Is Nikki Haley auditioning to replace Pence on Trump's 2020 ticket?

Less than three months ago, Nikki Haley, President Trump’s first U.S. ambassador to the United Nations, shut down speculation that she was seeking to replace Vice President Mike Pence on the Republican 2020 ticket.

“Enough of the false rumors,” Haley tweeted on Aug. 21. “Vice President Pence has been a dear friend of mine for years. He has been a loyal and trustworthy VP to the President. He has my complete support.”

But the speculation has resumed during Haley’s promotional tour for her new book, which some observers believe is doubling as an audition for the role of Trump’s running mate.

The cover of Haley's new book. (Image: Amazon.com)
The cover of Haley's new book. (Image: Amazon.com)

Haley’s book, “With All Due Respect: Defending America With Grit and Grace,” which was released Tuesday, is respectful toward Trump and dismissive of some of his Cabinet members, including former White House chief of staff John Kelly and ex-Secretary of State Rex Tillerson, who she says tried to recruit her to “save the country” by undermining Trump.

“Kelly and Tillerson confided in me that when they resisted the president, they weren’t being insubordinate, they were trying to save the country,” Haley writes. “We are doing the best we can do to save the country, they said.
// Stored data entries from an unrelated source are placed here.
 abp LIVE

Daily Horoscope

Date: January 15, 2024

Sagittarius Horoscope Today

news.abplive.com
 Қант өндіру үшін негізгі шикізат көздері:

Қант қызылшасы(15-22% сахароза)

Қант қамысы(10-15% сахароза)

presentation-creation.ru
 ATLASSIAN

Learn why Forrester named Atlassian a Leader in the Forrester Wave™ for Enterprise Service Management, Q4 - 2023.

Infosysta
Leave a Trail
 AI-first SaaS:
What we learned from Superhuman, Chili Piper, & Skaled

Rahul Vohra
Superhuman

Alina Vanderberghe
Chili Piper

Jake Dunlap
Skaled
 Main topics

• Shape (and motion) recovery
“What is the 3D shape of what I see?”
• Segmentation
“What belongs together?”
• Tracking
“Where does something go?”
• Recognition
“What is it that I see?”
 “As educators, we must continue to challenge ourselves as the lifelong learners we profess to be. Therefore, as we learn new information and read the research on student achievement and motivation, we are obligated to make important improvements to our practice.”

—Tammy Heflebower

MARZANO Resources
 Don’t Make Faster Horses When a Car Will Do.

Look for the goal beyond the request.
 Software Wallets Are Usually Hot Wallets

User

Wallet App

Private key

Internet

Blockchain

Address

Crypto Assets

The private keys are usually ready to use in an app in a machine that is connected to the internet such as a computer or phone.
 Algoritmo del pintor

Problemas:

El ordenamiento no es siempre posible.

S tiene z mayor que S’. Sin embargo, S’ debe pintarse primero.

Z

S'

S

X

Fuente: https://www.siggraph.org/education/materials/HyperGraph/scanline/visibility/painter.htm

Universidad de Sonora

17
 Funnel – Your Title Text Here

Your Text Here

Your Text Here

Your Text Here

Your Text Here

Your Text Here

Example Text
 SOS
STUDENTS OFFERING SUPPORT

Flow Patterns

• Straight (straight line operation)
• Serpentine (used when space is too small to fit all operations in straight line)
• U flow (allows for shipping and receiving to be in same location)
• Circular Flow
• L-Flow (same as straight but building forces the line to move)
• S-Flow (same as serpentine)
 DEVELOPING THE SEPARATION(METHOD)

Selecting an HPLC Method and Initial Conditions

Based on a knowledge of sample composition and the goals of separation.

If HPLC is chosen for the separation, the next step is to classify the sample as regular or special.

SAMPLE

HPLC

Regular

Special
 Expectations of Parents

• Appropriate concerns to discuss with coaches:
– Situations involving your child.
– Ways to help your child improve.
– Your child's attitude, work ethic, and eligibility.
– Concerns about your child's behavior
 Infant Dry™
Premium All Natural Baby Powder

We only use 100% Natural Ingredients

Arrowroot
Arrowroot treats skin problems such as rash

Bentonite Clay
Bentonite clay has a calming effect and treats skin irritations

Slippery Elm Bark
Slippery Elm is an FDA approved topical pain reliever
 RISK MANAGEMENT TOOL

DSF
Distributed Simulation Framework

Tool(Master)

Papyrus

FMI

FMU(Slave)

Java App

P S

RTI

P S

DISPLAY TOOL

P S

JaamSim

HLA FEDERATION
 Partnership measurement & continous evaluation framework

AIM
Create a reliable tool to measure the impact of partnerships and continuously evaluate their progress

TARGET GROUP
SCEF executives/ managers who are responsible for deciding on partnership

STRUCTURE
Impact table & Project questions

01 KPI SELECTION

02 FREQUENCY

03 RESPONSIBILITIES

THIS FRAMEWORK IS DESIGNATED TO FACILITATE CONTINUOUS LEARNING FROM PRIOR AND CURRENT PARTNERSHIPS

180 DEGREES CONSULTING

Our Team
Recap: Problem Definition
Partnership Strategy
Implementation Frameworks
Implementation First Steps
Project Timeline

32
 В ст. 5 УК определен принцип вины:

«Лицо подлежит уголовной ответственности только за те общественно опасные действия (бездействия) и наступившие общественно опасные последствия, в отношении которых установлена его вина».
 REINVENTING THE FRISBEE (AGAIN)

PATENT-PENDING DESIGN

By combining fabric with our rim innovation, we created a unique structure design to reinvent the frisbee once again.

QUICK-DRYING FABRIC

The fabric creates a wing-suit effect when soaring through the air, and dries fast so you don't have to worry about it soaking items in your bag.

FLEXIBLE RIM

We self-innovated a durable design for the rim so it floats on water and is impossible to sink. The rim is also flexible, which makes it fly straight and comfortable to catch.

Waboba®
We need you to work with us and help us do it.”

Both Kelly and Tillerson denied they were trying to undermine Trump. (Kelly told the Washington Post that if providing the president “with the best and most open, legal and ethical staffing advice ... is ‘working against Trump,’ then guilty as charged.”)

Haley says she refused to go along with the idea.

“Go tell the president what your differences are, and quit if you don’t like what he’s doing,” Haley told CBS News anchor Norah O’Donnell. “But to undermine a president is really a very dangerous thing.”

In an interview with NBC’s “Today” show, the former South Carolina governor said she told Trump about Kelly and Tillerson’s backdoor approach.

In the same interview, she defended Trump’s requests for Ukraine to investigate his political rivals in exchange for military aid — the basis of the House Democrats’ ongoing impeachment inquiry.

While she refused to say whether she agreed with Trump that his July 25 phone call with Ukrainian President Volodymyr Zelensky was “perfect,” Haley echoed a White House talking point that there was no pressure put on Zelensky.

“I think it’s never a good practice for us to ask a foreign country to investigate an American,” she said. “Having said that, there’s no insistence on that call. There are no demands on that call. It is a conversation between two presidents that’s casual in nature.”

Haley was also asked if she believes Trump — who the Washington Post estimates has made more than 13,000 false or misleading claims as president — is truthful.

“Yes, in every instance that I dealt with him, he was truthful,” she said.

U.N. Ambassador Nikki Haley with President Trump in the Oval Office in 2018. (Photo: Jonathan Ernst/Reuters)
U.N. Ambassador Nikki Haley with President Trump in the Oval Office in 2018. (Photo: Jonathan Ernst/Reuters)

For those speculating about Pence’s future, Haley’s overtly pro-Trump PR tour has not gone unnoticed. The president’s change of his official residence from New York to Florida last month also removes the constitutional obstacle to running with Haley, who now lives in New York. The 12th Amendment creates a procedural difficulty for candidates for president and vice president who are residents of the same state.

“It’s about currying favor,” Steve Schmidt, a former GOP strategist, said on MSNBC’s “Morning Joe.” “She wants to be vice president. She wants to be vice president on the Republican ticket in 2020. And I think there’s an overwhelming chance that Trump will dump Pence to put Nikki Haley on the ticket.

“[Trump] has an enormous problem with women, suburban women particularly,” Schmidt continued. “He’s entirely transactional. Loyalty is a one-way street. So she’s clearly angling for the job. And when you look at the politics of it, she would serve his immediate political interests in a way that Pence can’t. So I would suggest that he’s going to be gone and she’ll be in. And I think this book is about that.”

“Morning Joe” co-host Joe Scarborough agreed.

“This was an audition,” he said. “She’s putting herself in position to be Mike Pence’s replacement if the president decides he needs to replace Mike Pence. ... That’s exactly what this book is all about.”